On Wednesday 05 December 2007 13:46, Michael Thomas wrote:
[Who is apps-review, and why are they rejecting messages? If this is
intended as an apps area review where only Dave gets to post, that's
a problem.]
Dave Crocker wrote:
o A "Verifier" is the agent that verifies a message by checking the
actual signature against the message itself and the public key
published by the Alleged Signer. The Verifier also looks up the
Sender Signing Practices published by the domain of the Originator
Address if the message is not correctly signed by the Alleged
Originator.
Again: SSP is now not restricted to unsigned messages. It applies also
to a
potentially very large class of signed messages. In effect, SSP now
appears
to attempting to emulate SPF strictures of correlation among identity
fields.
If SSP is going to have any utility whatsoever, it cannot be defeated
by the mere act of signing a message from any random domain. Period.

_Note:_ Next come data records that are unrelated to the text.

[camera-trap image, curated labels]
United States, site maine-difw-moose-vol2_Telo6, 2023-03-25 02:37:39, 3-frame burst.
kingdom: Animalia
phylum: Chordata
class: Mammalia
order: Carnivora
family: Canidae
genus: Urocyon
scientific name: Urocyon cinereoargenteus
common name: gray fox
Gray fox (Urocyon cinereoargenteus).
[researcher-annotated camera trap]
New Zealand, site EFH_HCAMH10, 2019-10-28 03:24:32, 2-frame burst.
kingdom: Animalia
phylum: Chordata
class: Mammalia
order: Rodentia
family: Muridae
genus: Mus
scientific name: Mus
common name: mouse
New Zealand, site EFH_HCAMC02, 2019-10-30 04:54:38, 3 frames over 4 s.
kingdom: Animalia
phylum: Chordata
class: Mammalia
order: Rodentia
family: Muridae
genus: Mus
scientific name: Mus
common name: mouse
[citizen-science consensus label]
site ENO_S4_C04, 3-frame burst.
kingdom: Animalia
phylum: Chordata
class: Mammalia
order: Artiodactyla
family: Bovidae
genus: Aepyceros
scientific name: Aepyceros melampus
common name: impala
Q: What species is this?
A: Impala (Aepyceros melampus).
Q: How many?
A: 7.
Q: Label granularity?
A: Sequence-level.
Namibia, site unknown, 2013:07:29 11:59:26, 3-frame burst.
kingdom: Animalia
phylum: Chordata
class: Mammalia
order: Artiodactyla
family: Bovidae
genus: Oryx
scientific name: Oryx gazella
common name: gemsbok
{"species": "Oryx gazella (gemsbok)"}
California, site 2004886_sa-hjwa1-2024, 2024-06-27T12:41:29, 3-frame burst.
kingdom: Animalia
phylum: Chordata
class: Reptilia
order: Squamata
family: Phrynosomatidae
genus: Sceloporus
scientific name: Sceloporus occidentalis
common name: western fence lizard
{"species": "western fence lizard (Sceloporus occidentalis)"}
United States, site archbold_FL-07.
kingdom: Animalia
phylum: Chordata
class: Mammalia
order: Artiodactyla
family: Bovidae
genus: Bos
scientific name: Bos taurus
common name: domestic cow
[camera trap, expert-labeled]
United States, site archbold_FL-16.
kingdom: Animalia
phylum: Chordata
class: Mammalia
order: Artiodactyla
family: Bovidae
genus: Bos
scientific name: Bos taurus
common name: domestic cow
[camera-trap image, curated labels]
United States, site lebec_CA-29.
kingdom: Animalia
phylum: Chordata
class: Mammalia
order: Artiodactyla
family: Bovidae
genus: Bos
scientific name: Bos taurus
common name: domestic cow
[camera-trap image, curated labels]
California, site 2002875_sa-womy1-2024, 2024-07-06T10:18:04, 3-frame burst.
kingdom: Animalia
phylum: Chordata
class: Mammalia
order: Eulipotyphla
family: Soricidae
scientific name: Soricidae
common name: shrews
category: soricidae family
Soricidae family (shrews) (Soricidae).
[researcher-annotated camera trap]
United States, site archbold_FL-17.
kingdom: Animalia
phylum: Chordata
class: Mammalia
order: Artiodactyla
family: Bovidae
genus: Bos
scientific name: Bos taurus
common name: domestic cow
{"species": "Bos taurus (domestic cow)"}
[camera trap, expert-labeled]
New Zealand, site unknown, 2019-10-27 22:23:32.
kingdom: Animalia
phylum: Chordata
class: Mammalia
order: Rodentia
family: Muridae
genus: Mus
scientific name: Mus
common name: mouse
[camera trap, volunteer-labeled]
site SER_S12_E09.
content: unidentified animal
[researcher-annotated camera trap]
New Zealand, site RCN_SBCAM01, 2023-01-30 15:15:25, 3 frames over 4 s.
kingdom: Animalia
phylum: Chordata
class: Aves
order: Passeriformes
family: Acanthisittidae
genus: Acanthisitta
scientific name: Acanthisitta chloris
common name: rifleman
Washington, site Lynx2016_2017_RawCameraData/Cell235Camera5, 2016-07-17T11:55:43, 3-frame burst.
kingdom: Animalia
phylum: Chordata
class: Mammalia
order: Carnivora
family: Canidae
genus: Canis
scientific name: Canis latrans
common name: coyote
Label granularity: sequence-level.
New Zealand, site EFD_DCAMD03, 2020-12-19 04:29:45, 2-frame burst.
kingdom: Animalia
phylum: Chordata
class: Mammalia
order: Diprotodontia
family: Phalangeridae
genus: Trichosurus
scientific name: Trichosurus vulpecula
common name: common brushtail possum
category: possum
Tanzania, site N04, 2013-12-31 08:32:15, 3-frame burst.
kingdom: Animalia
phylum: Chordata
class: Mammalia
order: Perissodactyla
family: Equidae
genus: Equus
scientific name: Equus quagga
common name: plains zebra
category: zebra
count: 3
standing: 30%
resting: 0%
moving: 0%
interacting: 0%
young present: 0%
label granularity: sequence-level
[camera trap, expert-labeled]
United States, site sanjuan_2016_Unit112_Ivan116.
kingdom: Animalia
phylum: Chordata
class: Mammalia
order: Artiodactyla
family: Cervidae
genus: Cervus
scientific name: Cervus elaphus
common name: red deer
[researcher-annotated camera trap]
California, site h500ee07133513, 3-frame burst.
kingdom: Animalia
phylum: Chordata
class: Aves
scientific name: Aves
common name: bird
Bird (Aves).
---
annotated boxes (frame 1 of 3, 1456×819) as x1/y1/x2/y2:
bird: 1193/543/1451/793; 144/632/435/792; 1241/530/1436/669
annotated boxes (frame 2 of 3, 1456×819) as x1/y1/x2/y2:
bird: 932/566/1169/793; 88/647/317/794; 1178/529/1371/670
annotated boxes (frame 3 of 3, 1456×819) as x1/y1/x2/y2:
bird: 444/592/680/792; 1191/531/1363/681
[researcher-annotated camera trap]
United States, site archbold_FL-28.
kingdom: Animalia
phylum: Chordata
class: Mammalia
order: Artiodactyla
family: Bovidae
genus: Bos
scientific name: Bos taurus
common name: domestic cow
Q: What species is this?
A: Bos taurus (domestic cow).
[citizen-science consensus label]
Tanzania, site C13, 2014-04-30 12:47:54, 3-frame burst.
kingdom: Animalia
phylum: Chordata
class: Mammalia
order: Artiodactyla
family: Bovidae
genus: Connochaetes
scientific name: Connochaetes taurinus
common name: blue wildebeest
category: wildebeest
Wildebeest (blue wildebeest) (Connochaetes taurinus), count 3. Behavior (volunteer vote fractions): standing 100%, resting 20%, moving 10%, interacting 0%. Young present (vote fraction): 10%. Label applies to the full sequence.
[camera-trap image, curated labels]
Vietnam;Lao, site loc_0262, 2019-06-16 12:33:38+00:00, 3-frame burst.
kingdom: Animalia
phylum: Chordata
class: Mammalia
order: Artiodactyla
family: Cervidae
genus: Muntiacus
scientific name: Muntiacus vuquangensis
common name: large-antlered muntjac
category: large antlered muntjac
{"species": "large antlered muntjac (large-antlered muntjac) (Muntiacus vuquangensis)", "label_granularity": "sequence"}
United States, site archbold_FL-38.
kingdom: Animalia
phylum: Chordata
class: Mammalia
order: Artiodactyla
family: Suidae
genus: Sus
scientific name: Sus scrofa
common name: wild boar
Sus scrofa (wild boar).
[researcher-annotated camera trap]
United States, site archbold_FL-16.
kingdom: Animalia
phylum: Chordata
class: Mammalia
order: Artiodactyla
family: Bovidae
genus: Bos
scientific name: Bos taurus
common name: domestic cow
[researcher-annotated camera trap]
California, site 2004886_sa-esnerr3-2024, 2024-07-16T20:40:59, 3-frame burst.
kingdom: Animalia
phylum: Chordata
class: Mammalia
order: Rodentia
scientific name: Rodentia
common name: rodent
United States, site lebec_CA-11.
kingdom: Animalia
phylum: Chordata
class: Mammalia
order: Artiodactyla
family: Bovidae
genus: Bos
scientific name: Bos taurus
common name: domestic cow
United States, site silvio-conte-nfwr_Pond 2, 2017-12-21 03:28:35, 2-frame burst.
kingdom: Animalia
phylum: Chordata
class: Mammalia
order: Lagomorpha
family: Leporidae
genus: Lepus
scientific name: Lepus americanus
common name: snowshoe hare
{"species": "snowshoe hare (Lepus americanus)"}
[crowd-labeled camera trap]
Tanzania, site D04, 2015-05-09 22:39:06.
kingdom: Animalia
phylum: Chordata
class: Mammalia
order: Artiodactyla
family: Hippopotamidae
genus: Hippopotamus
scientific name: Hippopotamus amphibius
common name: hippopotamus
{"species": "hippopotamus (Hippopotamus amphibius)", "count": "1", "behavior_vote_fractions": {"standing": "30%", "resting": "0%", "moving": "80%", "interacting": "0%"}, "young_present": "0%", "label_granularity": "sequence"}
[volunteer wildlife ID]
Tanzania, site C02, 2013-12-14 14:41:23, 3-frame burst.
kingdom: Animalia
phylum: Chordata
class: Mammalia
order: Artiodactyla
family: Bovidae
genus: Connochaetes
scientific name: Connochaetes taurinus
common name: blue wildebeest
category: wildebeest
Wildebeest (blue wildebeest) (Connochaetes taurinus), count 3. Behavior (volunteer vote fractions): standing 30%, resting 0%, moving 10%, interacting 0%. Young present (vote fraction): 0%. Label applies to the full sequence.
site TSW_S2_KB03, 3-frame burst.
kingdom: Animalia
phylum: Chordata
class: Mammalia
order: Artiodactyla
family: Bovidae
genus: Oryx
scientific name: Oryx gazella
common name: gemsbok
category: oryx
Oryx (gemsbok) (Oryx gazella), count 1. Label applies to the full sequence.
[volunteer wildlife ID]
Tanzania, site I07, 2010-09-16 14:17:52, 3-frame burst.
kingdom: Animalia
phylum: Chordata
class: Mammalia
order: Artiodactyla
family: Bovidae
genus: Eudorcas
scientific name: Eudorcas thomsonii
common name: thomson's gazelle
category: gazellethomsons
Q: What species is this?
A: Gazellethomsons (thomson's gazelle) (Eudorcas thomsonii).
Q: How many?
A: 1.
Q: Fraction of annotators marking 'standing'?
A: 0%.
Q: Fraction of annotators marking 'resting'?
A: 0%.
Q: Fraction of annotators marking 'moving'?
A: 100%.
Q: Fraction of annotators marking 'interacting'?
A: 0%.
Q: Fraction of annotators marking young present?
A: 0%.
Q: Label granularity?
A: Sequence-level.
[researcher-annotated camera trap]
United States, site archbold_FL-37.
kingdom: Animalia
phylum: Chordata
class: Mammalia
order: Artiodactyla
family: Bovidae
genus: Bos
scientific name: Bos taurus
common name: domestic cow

That would be completely and utterly useless, and a complete joke to
create such a specification. When a domain says that it signs all of
its mail, it means just that. It doesn't mean that maybe on every
third thursday that some other domain might sign the mail. It means
that the domain in question signs its own mail with its own
signatures. That means that you have to know which domain a piece of
mail is purporting to be from. The address chosen in the requirements
in RFC5016 is the rfc2822.From address. This was not controversial.
Why we're rehash that non-argument now is beyond me.
+1. It's pretty obvious that it has to be this way.